During 2019 a series of lunar occultations of Saturn occur. During these occultations the Moon moves in front of and covers, or occults, the more distant planet Saturn. This happens almost monthly this year although from any single location only a few occultations are visible.
Australia has several chances to witness these occultations of Saturn in 2019. The best opportunity for the eastern states comes in the evening of August 12. On May 23 there is a poor, and very challenging to observe, daytime occultation and the far north and west of Australia (Darwin and Perth regions) see another on September 8-9. The first of the 2019 occultations that is worth viewing will occur on April 25-26.
What will I see on April 25-26?
The Moon rises late in the evening on April 25, ANZAC day. This occultation is visible from south and east of a line joining (roughly) Cairns to the Bight. However, only those south and east of a line joining (roughly) Brisbane to Mount Gambier will see the whole event. From many locations the Moon will already have moved in front of Saturn before it rises so the disappearance of the planet will not be seen.
As the Moon rises look carefully at its lower-right edge to see a ‘star’ – this is Saturn. Binoculars or a telescope will assist greatly! Within an hour or so of moonrise the Moon will have moved far enough on its orbit around the Earth to reveal Saturn. This occurs against the dark limb of Saturn so will be far easier to see. The planet’s reappearance occurs near the top-left edge of the Moon.
This particular occultation is not ideal. The Moon is very close to the horizon and just rising. You will need a clear view towards the east with no low cloud. Binoculars or a telescope will help you find Saturn.
During a previous occultation of Saturn, on 04 August 2014, Sydney Observatory live streamed the event. This gives you some idea of what to expect. In particular, the Moon is much brighter than Saturn making viewing this with the naked eye challenging. Binoculars or telescopes are recommended.
At what time does the occultation happen?
From Sydney the Moon rises at 10:03pm (all times here are Sydney times in AEST) with Saturn rising just 3-minutes later. Saturn may just be visible to the bottom-right of the Moon. While the Moon and Saturn are both rising up and away from the horizon (due to Earth’s spin on its own axis) the Moon is also moving slowly back down towards the eastern horizon (due to its own orbital motion around the Earth). At 10:30pm the Moon moves in front of Saturn – the occultation begins. You will notice the Moon has almost reached last quarter phase so it is slightly more than half-illuminated. Saturn disappears against the bright limb of the Moon. At 11:25pm Saturn reappears at the top-left of the Moon.
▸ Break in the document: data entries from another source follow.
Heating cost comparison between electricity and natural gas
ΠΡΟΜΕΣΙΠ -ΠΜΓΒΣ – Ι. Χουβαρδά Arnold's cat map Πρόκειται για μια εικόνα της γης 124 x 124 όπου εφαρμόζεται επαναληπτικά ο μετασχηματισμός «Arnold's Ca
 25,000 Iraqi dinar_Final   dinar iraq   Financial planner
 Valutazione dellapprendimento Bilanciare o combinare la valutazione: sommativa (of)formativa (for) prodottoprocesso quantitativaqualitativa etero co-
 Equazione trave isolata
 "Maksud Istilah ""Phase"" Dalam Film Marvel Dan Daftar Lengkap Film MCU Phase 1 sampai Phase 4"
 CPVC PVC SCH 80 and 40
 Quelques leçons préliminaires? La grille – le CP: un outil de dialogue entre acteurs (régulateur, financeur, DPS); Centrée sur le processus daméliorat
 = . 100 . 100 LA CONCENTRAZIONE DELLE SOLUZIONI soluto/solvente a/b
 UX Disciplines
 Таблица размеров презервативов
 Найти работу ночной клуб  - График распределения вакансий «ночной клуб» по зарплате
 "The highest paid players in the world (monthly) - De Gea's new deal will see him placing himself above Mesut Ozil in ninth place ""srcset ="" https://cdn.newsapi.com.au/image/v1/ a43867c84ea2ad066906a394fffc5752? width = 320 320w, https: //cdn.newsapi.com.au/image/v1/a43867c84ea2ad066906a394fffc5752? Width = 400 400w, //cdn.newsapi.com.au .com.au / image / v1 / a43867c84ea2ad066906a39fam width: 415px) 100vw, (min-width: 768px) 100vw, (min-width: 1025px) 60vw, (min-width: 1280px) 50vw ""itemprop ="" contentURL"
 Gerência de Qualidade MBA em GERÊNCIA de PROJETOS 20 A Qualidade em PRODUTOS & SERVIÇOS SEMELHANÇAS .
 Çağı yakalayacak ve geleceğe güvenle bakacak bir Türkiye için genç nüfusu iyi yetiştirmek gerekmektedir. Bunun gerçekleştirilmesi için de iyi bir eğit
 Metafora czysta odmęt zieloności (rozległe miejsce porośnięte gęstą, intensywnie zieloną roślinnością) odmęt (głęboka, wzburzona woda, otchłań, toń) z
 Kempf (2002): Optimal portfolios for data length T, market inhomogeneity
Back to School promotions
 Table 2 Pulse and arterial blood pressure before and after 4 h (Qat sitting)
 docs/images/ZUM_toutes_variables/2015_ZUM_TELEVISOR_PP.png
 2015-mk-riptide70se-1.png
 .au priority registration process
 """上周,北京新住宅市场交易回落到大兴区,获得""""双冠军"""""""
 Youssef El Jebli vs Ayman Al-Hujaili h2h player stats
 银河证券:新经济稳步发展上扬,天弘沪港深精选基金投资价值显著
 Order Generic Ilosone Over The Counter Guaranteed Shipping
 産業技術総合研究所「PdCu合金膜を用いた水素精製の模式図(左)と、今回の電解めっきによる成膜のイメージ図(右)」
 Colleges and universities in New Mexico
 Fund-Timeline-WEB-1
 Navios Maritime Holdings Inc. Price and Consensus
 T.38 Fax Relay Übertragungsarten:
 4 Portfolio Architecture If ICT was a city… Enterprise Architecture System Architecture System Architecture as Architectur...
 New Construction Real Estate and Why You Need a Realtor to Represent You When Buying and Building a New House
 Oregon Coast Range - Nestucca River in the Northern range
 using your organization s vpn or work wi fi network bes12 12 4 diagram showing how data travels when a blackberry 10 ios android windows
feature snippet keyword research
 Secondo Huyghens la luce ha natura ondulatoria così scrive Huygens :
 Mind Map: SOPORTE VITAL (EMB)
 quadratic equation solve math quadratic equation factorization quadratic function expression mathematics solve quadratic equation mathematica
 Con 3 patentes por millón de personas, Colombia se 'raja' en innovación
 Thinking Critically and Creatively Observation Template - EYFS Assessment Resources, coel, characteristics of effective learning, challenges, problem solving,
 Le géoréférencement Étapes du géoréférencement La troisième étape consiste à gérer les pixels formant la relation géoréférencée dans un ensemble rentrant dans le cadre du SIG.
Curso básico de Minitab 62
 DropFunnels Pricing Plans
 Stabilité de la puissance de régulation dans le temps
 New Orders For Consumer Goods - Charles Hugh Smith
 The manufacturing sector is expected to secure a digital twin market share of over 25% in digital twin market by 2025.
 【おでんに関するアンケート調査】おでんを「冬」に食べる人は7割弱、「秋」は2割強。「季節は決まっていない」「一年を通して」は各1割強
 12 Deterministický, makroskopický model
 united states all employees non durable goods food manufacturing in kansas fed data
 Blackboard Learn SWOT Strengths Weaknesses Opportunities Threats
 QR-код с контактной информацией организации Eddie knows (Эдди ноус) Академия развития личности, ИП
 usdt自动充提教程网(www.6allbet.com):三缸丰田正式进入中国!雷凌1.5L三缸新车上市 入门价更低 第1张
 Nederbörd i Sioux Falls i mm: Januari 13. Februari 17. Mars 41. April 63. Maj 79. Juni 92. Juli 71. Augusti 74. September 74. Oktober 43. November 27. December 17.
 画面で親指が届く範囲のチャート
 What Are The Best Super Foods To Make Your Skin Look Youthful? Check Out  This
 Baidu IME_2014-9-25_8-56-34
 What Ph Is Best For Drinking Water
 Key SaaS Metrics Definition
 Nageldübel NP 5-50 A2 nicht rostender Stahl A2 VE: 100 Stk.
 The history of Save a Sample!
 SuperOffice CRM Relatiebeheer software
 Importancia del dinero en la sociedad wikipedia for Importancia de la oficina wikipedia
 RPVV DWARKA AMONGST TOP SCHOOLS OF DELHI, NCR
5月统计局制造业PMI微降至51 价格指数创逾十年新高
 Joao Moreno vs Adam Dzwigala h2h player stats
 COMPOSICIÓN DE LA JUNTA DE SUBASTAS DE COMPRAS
The reappearance should be more noticable for being against the dark limb of the Moon. For other locations the pattern of events is much the same but please see Astroblogger’s predictions for local times.
Where can I see this from?
The following chart shows which parts of Australia and New Zealand will see the lunar occultation of Saturn on April 25-26, 2019.
How can I best observe this?
While these occultations can be observed with just the naked eye, they are best seen with binoculars (set on a stand or resting solid surface) or a telescope. The contrast in brightness between the (bright) Moon and (fainter) Saturn makes naked eye viewing challenging. Additionally, the Moon being very close to the horizon makes this one particularly difficult to observe.
When is the next one?
On August 12 there is a much easier occultation to view. It occurs in the early evening and will be easily seen high in the eastern sky. We will provide more details closer to the date. If you found this occultation difficult to observe or if you were clouded set aside the evening of August 12, 2019 for the next Saturn occultation.